The Bolton arm of the Manchester Bolton & Bury Canal was one of Dibnah's regular haunts. The canal was by then largely disused and Dibnah sometimes dredged it with an iron hook on a rope, for what he called 'plunder'. Much of this was stored in the back yard of his mother's house. Dibnah and his friend Alan Heap built a canoe from old bicycle wheels, slate laths and a canvas sheet from the back of a lorry. Much to the consternation of his mother, Dibnah sailed the boat along the nearby River Croal. He once astonished his teachers when, following the theft of the school keys, he cut new keys for each classroom door.

As a young man

At school Dibnah was placed in an art class, following which he spent three years at art college, where his work was based mainly on industrial themes such as machinery, pithead gear and spinning mills. On leaving college at 16 he was offered a job at a funeral parlour, but left quickly to begin work at a local joinery workshop.
Dibnah had watched the activities of steeplejacks throughout his childhood, and first witnessed a chimney felling from his father's allotment near Bolton's greyhound track at Raikes Park. The steeplejacks removed the top of the chimney and then created a hole in its base, propped with blocks of wood. They then lit a fire, destroying the supports and causing the chimney to collapse. Unfortunately, on this occasion the chimney fell in the wrong direction, onto the greyhound track's dog kennels, a local café and a series of power cables.
His first job that involved ladders was given to him while he still worked as a joiner. He was asked to point a garden wall and then the gable end of the customer's house. He used several short ladders, lashed together with rope and hardboard. This gave Dibnah valuable experience and his employer expanded the business to include property repairs. Aged about 17–18 he climbed the chimney at Barrow Bridge, for a 10 shilling bet. During the night he took two Union flags to the top and secured each to the lightning conductors there. The Bolton Evening News reported the incident, with a photograph of Dibnah's feat, but attributed it to the activities of students from Manchester University. At about the same time, Dibnah decided to replace the chimney stack at his mother's house on Alfred Street with one of his own design, as his mother used only one fireplace—leaving four of the five chimney pots redundant. As the single opening at the top of the new stack was only about wide, the flue needed regular maintenance. On one occasion, he was cleaning the flue using a sack of bricks tied to a rope when the sack ripped open, breaking several pipes and flooding his mother's kitchen. After the death of his mother, the house was sold and the council placed a preservation order on the chimney, which remains standing as of 2007.

● Supplied material
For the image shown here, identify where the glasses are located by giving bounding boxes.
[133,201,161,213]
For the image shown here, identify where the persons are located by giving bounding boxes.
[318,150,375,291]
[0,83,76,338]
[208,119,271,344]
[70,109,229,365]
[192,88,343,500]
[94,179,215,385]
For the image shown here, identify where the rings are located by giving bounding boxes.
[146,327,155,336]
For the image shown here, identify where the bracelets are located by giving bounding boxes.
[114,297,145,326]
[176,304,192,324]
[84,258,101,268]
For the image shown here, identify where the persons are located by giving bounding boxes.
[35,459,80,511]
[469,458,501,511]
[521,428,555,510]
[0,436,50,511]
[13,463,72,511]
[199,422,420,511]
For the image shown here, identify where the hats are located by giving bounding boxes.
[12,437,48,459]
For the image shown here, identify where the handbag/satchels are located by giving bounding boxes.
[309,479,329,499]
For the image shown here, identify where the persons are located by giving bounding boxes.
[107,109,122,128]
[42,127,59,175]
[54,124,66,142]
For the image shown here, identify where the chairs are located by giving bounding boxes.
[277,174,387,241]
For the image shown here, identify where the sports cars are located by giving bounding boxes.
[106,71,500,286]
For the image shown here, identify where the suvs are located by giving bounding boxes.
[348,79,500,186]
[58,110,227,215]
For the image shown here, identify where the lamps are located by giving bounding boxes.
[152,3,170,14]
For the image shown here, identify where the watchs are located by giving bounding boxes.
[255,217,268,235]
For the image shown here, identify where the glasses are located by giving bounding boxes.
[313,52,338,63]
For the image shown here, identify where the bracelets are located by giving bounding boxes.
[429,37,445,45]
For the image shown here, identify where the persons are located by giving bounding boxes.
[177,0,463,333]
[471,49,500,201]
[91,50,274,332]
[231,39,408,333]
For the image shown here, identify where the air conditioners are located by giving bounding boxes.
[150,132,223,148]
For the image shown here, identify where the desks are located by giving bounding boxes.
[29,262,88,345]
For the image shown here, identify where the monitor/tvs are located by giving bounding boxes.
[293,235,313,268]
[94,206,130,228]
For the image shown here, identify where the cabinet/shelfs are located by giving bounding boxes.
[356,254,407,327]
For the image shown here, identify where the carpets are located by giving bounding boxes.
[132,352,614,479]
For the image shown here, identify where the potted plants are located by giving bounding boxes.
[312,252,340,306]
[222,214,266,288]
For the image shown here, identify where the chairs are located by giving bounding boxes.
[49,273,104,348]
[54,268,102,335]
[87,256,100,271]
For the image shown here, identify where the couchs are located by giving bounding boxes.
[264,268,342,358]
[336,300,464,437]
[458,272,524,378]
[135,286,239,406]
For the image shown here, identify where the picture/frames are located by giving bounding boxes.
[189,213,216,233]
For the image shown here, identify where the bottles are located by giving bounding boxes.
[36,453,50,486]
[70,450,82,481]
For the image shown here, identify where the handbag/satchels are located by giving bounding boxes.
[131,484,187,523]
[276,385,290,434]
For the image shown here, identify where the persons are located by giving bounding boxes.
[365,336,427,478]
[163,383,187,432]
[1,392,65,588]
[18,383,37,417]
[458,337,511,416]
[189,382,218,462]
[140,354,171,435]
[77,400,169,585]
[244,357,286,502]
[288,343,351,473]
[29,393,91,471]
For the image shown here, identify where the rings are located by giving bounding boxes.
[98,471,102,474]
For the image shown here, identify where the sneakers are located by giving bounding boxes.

● Problem 1
List everything the Dibnah passage says the falling chimney landed on at Raikes Park.
● Problem 2
Copy out a section of the Dibnah passage. Begin at the words that have "As a young man", and stop after "local joinery workshop.".
Rely only on the Dibnah passage, not on the material.

● Correct answer 1
- The greyhound track's dog kennels
- A local café
- A series of power cables

● Correct answer 2
As a young man

At school Dibnah was placed in an art class, following which he spent three years at art college, where his work was based mainly on industrial themes such as machinery, pithead gear and spinning mills. On leaving college at 16 he was offered a job at a funeral parlour, but left quickly to begin work at a local joinery workshop.